### PROBLEM DESCRIPTION:
Would you restate the listing word for word, with the images omitted?

### DATASET CONTENT:
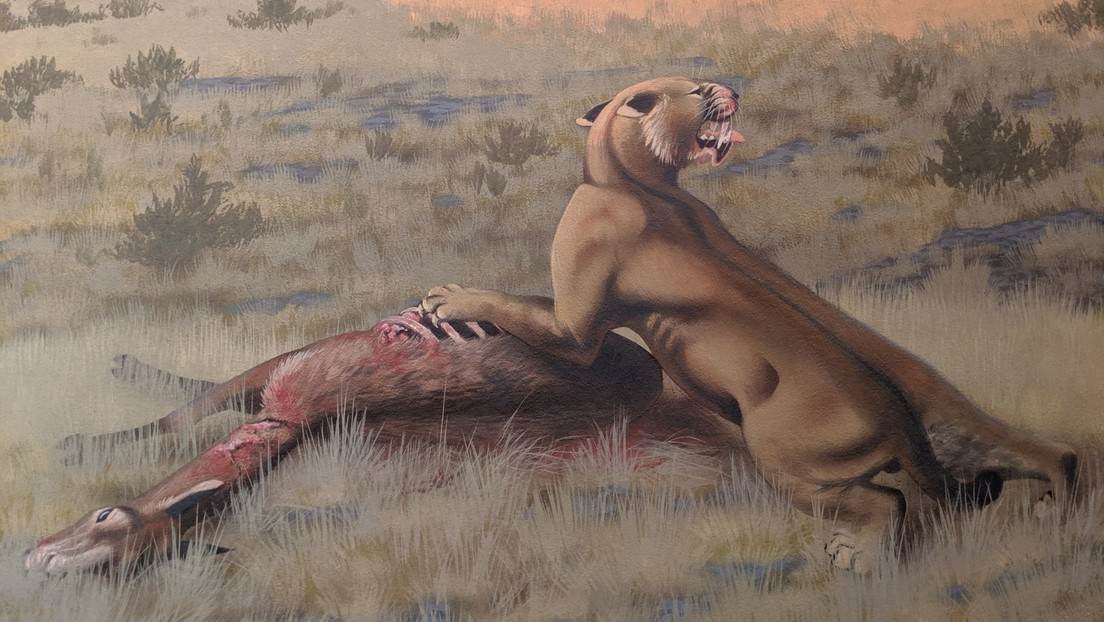 Hallan en Norteamérica uno de los felinos con dientes de sable más grandes de la historia de la Tierra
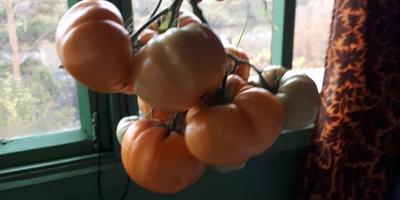 Помогите, пожалуйста, определить сорт томата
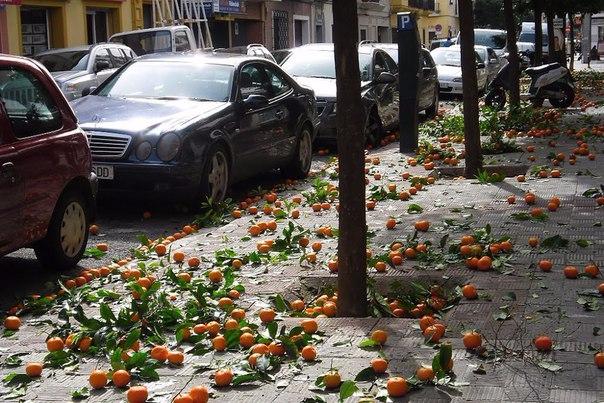 сбор апельсин в севилье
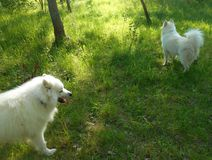 Δύο άσπρα σκυλιά στο θερινό πάρκο Στοκ φωτογραφία με δικαίωμα ελεύθερης χρήσης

### SOLUTION TO THE EXERCISE:
 Hallan en Norteamérica uno de los felinos con dientes de sable más grandes de la historia de la Tierra
 Помогите, пожалуйста, определить сорт томата
 сбор апельсин в севилье
 Δύο άσπρα σκυλιά στο θερινό πάρκο Στοκ φωτογραφία με δικαίωμα ελεύθερης χρήσης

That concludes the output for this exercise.